> **WHAT TO WORK ON**: Whenever a line of the data below holds the string "States", copy that line.

> **Dataset entries**:
======
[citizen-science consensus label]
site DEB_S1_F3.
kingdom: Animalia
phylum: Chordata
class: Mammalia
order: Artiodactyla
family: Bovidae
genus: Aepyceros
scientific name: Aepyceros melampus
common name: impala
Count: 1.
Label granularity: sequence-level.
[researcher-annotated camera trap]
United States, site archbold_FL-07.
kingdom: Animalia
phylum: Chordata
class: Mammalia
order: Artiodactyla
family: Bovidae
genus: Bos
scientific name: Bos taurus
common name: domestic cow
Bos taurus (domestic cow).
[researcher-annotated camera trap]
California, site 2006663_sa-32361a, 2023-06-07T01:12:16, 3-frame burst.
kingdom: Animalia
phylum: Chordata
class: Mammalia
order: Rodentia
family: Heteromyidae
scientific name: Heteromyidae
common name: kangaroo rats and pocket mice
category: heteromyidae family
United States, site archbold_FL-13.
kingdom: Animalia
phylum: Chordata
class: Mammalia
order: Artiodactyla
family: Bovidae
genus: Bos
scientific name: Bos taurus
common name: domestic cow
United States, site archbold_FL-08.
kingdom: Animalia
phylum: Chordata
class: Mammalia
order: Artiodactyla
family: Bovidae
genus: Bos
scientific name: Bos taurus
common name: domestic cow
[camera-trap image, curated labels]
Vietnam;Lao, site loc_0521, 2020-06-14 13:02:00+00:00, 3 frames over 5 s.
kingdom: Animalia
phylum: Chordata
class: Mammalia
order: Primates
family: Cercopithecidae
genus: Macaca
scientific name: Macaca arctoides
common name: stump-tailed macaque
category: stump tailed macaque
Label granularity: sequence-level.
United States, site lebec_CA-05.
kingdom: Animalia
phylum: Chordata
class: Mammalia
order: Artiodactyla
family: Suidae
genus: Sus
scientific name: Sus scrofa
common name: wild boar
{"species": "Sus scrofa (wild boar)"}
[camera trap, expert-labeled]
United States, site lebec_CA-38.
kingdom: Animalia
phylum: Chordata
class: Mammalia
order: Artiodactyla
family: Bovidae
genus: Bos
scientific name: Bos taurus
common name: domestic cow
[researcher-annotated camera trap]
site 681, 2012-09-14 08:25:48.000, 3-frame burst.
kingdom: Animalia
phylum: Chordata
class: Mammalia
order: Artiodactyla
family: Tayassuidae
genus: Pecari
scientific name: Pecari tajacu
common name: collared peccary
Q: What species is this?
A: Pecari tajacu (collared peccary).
======
> **ANSWER SPACE**:
United States, site archbold_FL-07.
United States, site archbold_FL-13.
United States, site archbold_FL-08.
United States, site lebec_CA-05.
United States, site lebec_CA-38.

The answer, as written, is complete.